This Is What Democracy Looks Like
Yesterday, as I sat in the rain on the road in front of Parliament House, with a cop’s knee in my back, the crowd broke into a powerful chant of:
Show me what democracy looks like
This is what democracy looks like!
With Parliament House at our backs, where the Prime Minister had just personally intervened to kill the negotiations between his government and the Greens over nature laws, where fossil fuel lobbyists still hold sway over people and the planet, Rising Tide’s nonviolent protest was met with some of the harshest policing many of us have experienced in the parliamentary precinct.
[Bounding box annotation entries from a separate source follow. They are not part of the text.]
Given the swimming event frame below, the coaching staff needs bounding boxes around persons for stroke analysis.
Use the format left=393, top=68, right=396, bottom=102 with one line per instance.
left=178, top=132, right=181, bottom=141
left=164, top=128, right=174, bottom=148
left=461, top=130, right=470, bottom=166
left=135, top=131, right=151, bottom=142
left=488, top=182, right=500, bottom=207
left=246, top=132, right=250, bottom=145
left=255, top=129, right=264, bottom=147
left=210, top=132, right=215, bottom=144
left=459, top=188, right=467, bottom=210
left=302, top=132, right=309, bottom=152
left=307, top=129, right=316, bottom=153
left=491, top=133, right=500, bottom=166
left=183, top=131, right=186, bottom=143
After some pretty rough handling, I chose to walk away and join the four wonderful Greens MPs who had come to chant with us on the footpath. But 22 people were arrested and charged with obstruction – highly unusual for Canberra.
This escalation of the clamp-down on the right to nonviolent protest is very much part of a wider trend – a trend we will be discussing next Thursday evening in our final webinar of the year.
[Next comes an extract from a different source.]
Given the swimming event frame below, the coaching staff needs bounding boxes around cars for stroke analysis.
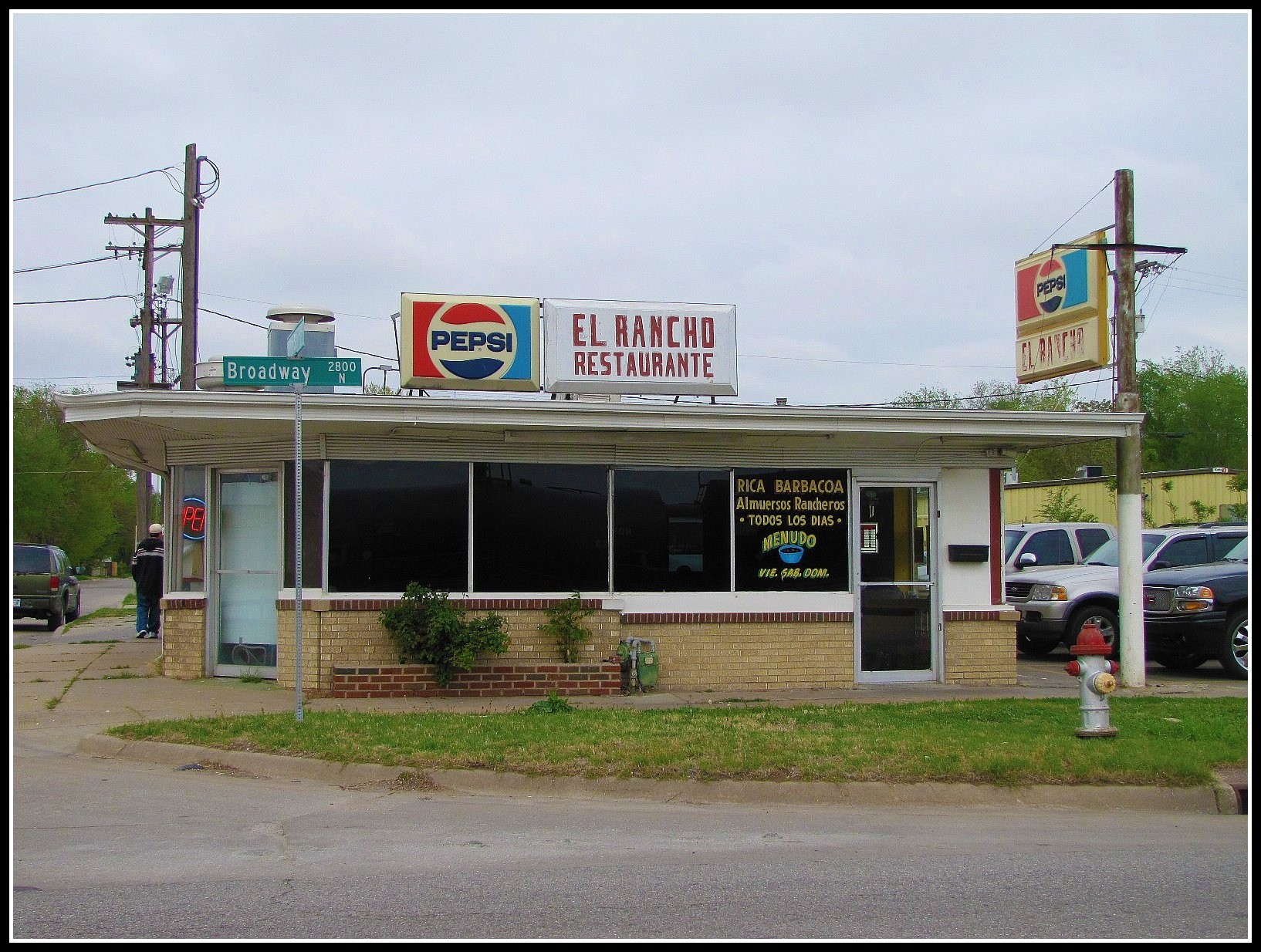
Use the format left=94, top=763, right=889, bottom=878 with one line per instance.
left=1117, top=535, right=1249, bottom=681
The NSW Government did everything in its power to stop the Rising Tide blockade in Newcastle last week in order to protect the coal corporations. They denied it official permission to go ahead, and even tried, illegally, to put in place an exclusion zone to keep us off the water – an attempt overruled by the Supreme Court at the 11th hour.
Of course, this clamp-down and over-policing are a clear demonstration of where power lies and who is using it on behalf of whom.
I mean, look at this beautiful picture of the rebel alliance vs the Imperial Death Star:
I’m going to write up the remarkable experience at Rising Tide in detail soon. It was a superb example of not only saying NO to the old world, but also a hearty YES to the new.
Alongside blockading the coal ships and the parliament, we had a fabulous experiment with deep democracy through the spokescouncil, which I had the privilege of co-facilitating, as well as a wide array of mutual aid and solidarity economy work, with everyone chipping in to cook and clean and look after each other.
Here, at the end of the world as we know it, with our governing systems crumbling around us, this is what democracy looks like.